Question

A bulb is connected to a battery of potential difference 4 V and internal resistance 2.5 $\Omega$. A steady current of 0.5 A flows through the circuit. The resistance of the bulb is :

• A. $5\Omega$
• B. $5.5\Omega$
• C. $2.5\Omega$
• D. $10\Omega$

Answer 1

Answer: (B)

$5.5\Omega$

Energy ($power\times time$) is measured in Joules and by including time (t) in the power formulae, the energy dissipated by a component or circuit can be calculated.
Energy dissipated $=Pt$ or $VI\times t$ as $P=VI$.
In the question, it is given that the current $I$ is $0.5A$ and voltage $V$ is $4V$. Thus the power dissipated is calculated as $P=VI=4V\times 0.5A=2W$.

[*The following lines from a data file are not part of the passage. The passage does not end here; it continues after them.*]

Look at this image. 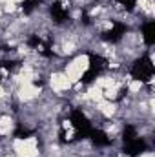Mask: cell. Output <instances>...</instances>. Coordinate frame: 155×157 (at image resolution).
<instances>
[{
    "label": "cell",
    "mask_w": 155,
    "mask_h": 157,
    "mask_svg": "<svg viewBox=\"0 0 155 157\" xmlns=\"http://www.w3.org/2000/svg\"><path fill=\"white\" fill-rule=\"evenodd\" d=\"M91 68V59L88 53H80V55H75L71 60H68V64L62 66V71L64 75L70 78L71 84L75 82H80L82 77L86 75V71Z\"/></svg>",
    "instance_id": "1"
},
{
    "label": "cell",
    "mask_w": 155,
    "mask_h": 157,
    "mask_svg": "<svg viewBox=\"0 0 155 157\" xmlns=\"http://www.w3.org/2000/svg\"><path fill=\"white\" fill-rule=\"evenodd\" d=\"M11 150L17 157H39V139L35 135L31 137H13L11 141Z\"/></svg>",
    "instance_id": "2"
},
{
    "label": "cell",
    "mask_w": 155,
    "mask_h": 157,
    "mask_svg": "<svg viewBox=\"0 0 155 157\" xmlns=\"http://www.w3.org/2000/svg\"><path fill=\"white\" fill-rule=\"evenodd\" d=\"M47 84H49V90H51L55 95L71 93V88H73V84L70 82V78L64 75V71H62V70H55V71H49Z\"/></svg>",
    "instance_id": "3"
},
{
    "label": "cell",
    "mask_w": 155,
    "mask_h": 157,
    "mask_svg": "<svg viewBox=\"0 0 155 157\" xmlns=\"http://www.w3.org/2000/svg\"><path fill=\"white\" fill-rule=\"evenodd\" d=\"M15 126H17V122H15V117H13V115H9V113L0 115V137H9V135H13Z\"/></svg>",
    "instance_id": "4"
},
{
    "label": "cell",
    "mask_w": 155,
    "mask_h": 157,
    "mask_svg": "<svg viewBox=\"0 0 155 157\" xmlns=\"http://www.w3.org/2000/svg\"><path fill=\"white\" fill-rule=\"evenodd\" d=\"M141 157H155L153 152H144V154H141Z\"/></svg>",
    "instance_id": "5"
},
{
    "label": "cell",
    "mask_w": 155,
    "mask_h": 157,
    "mask_svg": "<svg viewBox=\"0 0 155 157\" xmlns=\"http://www.w3.org/2000/svg\"><path fill=\"white\" fill-rule=\"evenodd\" d=\"M4 157H17L15 154H4Z\"/></svg>",
    "instance_id": "6"
},
{
    "label": "cell",
    "mask_w": 155,
    "mask_h": 157,
    "mask_svg": "<svg viewBox=\"0 0 155 157\" xmlns=\"http://www.w3.org/2000/svg\"><path fill=\"white\" fill-rule=\"evenodd\" d=\"M13 2H15V4H20V2H24V0H13Z\"/></svg>",
    "instance_id": "7"
}]
</instances>
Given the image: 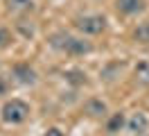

Substituting, $V=IR$ (Ohm's law) in the above formula, we get, $P=I^2\times R$.
Therefore, the total resistance in the circuit is calculated using the relation: $R=\frac{P}{I^2}=\frac{2}{{0.5}^2}=8ohms$.

The internal resistance of the cell is $2.5ohms$, hence the resistance of the bulb is $8-2.5=5.5ohms$.